Nintendo has a history of re-releasing every game they can milk on every new platform they have and charging people anywhere between $30 to full price again for it.

No? There’s been a number of Wii U ports, some remasters of Zelda games but they haven’t been "re-releasing every game they can milk on every new platform". I’m struggling to think of a single 3DS game that was ported to Switch by Nintendo. The only one I can think of is Monster Hunter Generations but that’s a Capcom thing.

And it’s not like Nintendo is alone in ports/remasters. Sony and Microsoft have done their fair share too.

Captain Toad and Hyrule Warriors if you want to include those. The 3DS releases are both ports of the Wii U title however so that is a stretch.

But no, the vast majority of titles are unlikely to be ported, least of all because the Switch has de-emphasised the use of the touch screen which was pivotal to the DS line. That and the dual vertical display doesn’t overly lend itself to a single widescreen display.

If anything they’ll tap out the Wii U lineup and then look at GameCube or Wii U titles I’d say. Skyward Swords been rumoured more often nowadays for example.

Skyward Sword is the next obvious choice for a Zelda remaster anyways. Maybe since it’s Zelda’s 35th next year we’ll see a Zelda 3D All-stars too?

I wouldn’t count Captain Toad and Hyrule Warriors because those are Wii U ports that also happened to be ported to 3DS too.

Sure, but re-releasing a dual-screen game on a single-screen system like the Switch can be a fairly tall order.

For example, sure, they have re-released some Wii U games to the switch, but many of those games were designed to be playable on the single tablet screen by itself, and didn’t rely on the presence of 2 screens. While many DS games could be reworked to be consolidated onto a single screen, it would require a level of effort that we typically don’t see with NIntendo re-releases, who generally tries to simply emulate the original ROM, rather than actually re-create it.

Oops, your bad.

I mean maybe but you’ll lose some part of what makes the DS unique. The best and most clever games on DS won’t port without losing functionality.

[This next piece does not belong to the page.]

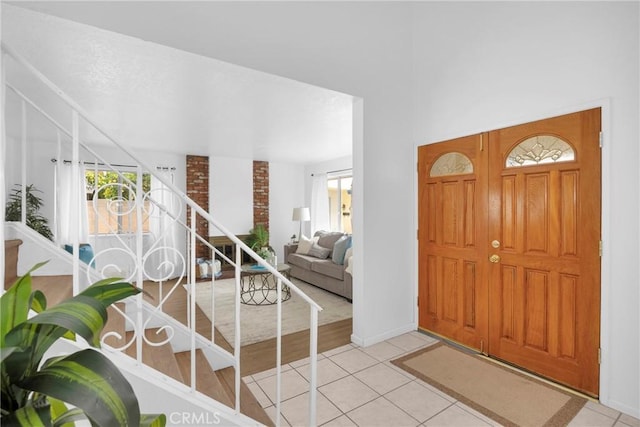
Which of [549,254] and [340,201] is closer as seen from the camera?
[549,254]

I’m not sure you realize the scale of the DS/3DS lineup

But it only has one screen?

Damn that’s mildly gutting. So so many good memories of the 3DS! Street pass, man, what a fun feature! Loved the stereoscopic display too and how much the New 3DS improved on it. The Ambassador Programme (where you got 20 free games) was a nice move by them and I still play them on my N3DS. Never liked the larger New 3DS… the replaceable faceplates of the smaller version really got me spending more money than I should have.

What a system!

Yeah the smaller New 3DS model was the best I reckon.

I loved Street Pass too for the first few years.

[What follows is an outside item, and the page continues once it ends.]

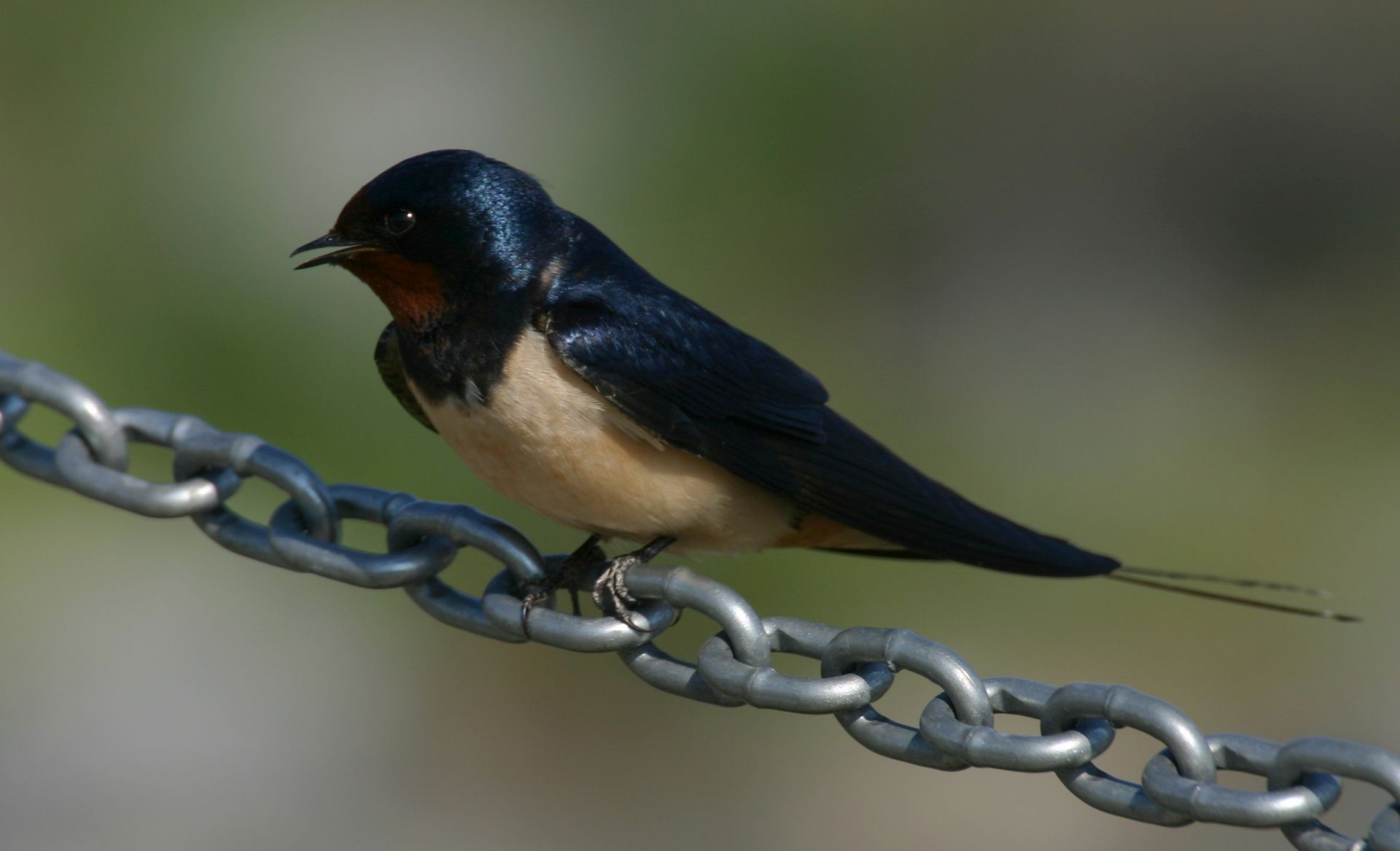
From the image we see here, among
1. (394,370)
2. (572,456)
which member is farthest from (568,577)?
(394,370)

What’s interesting is Nintendo could have licenced out its Streetpass tech to Google and Apple for their contact tracing system for Covid-19 and it would have saved a lot of time, effort and privacy arguements.

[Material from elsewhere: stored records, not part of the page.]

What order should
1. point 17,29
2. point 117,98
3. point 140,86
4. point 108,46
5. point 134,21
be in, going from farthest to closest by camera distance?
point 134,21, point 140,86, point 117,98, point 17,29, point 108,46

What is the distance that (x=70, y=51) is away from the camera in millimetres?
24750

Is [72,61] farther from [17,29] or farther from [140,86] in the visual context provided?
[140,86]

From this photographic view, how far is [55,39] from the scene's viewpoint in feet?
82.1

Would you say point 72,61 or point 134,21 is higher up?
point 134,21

When I was over the road trucking, I’d leave my 3DS in the drivers side door pocket before leaving for my trip. After a 10 hour drive, I’ll have over a dozen street pass Mii’s to play with in various supported games.

Surface Duo takes its place.

O, 3DS,
Do not go gentle into that good night,
Old age should burn and rave at dual-screen close of day;
Rage, rage against the dying of the battery light.

The 3D feature really helped you see what was going on, especially in games like Fire Emblem. Crappy screen aside, the New 3DS was just a lovely piece of hardware.